Soyons honnêtes : il existe des cas où l'offshore est rationnel. Notamment quand vous êtes une grande structure capable de cadrer techniquement le projet (cahier des charges de 30+ pages), avec un chef de projet local dédié à l'interface, sur une stack technique très standardisée. Le prestataire offshore exécute, vous pilotez, et l'écart culturel est compensé par votre structure interne.
C'est rare en pratique pour une PME ivoirienne — qui n'a généralement pas l'équipe pour cadrer offshore. Mais le cas existe.
Quand on est davantage le bon choix.
Pour la quasi-totalité des PME, cabinets, commerces et marques ivoiriennes, l'offshore n'est pas le bon choix — quel que soit le tarif affiché. Voici pourquoi, concrètement.
Votre clientèle est ivoirienne (ou ivoiro-diaspora). Vos spécificités (Mobile Money, codes culturels, parcours d'achat local, sensibilité au prix en FCFA) sont mal comprises par un prestataire à 6000 km. Le résultat est techniquement correct, mais commercialement décalé. Pire : quand un bug survient en production, vous êtes seuls — l'interlocuteur indien d'il y a 8 mois ne répond plus à votre WhatsApp.
Le coût de remise à niveau (souvent : refaire le site) annule largement les économies initiales.

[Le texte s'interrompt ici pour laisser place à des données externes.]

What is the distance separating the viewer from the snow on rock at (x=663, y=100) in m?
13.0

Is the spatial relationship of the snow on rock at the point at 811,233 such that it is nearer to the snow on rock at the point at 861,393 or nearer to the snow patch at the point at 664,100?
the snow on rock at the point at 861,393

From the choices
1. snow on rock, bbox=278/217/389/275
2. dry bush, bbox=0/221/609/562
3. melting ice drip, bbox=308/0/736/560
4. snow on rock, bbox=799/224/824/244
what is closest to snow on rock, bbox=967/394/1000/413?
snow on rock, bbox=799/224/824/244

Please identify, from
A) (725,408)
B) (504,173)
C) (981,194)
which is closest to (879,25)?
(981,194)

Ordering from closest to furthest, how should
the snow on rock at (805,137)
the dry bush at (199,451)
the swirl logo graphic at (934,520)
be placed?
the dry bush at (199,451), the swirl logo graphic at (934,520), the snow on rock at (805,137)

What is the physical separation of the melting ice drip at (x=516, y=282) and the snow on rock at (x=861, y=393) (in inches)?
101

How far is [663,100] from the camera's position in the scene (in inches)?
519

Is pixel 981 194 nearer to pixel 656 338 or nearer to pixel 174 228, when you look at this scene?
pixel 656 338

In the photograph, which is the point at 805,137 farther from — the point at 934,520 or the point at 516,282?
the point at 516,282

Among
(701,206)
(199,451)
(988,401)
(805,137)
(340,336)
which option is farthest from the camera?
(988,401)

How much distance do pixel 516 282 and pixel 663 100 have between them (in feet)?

Sur 80% des projets qu'on a vus en reprise après offshore, le client a payé deux fois.
Ce qu'on nous demande sur ce comparatif.
- Pourquoi l'offshore est-il vraiment moins cher ?

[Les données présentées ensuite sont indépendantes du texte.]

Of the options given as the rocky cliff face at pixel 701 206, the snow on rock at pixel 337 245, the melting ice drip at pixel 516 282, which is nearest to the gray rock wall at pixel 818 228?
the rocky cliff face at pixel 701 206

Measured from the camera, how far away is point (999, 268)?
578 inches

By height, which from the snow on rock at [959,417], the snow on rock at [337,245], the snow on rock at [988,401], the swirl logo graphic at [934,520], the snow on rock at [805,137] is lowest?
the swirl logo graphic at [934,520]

- Pour deux raisons. (1) Différentiel de coût de la vie : un développeur indien gagne 4–8× moins qu'un développeur abidjanais. (2) Standardisation extrême : la même architecture technique pour 100 clients, peu d'adaptation au contexte. Les économies sont réelles côté prestataire ; elles se traduisent souvent en compromis qualité côté client.
- Vous avez déjà repris des projets venant d'offshore ?
- Oui, régulièrement. Les patterns récurrents : Mobile Money cassé ou non intégré, code non documenté impossible à maintenir, design qui ne correspond pas à la maison, SEO inexistant, performances faibles. On essaie de reprendre l'existant quand c'est possible — c'est rare. Souvent, refaire est moins cher que rattraper.
- Y a-t-il de bons prestataires offshore ?
- Oui, mais ils coûtent autant qu'une agence locale. Les très bons studios à Pékin, Bangalore ou Casablanca facturent 1500–3000 €/jour comme leurs homologues parisiens ou abidjanais — parce que la qualité ne dépend pas de la latitude. Le bon arbitrage n'est pas "offshore vs local", c'est "qualité vs prix".
- Comment savoir si un prestataire offshore est sérieux ?
- Cinq signaux à vérifier : (1) portfolio public visible avec liens cliquables vers les sites livrés ; (2) référence client appelable en direct (pas un PDF) ; (3) prototype interactif à mi-parcours ; (4) intégration Mobile Money testée sur projet précédent ivoirien ; (5) garantie post-livraison écrite. Si l'un manque, méfiez-vous.
- Vous travaillez avec des prestataires offshore parfois ?
- Pour des compétences très spécialisées (illustration, animation 3D, IA) qu'on n'a pas en interne, oui — toujours sous notre supervision et avec notre garantie. On ne sous-traite jamais le cœur du projet (DA, dev, SEO), qui reste en main locale.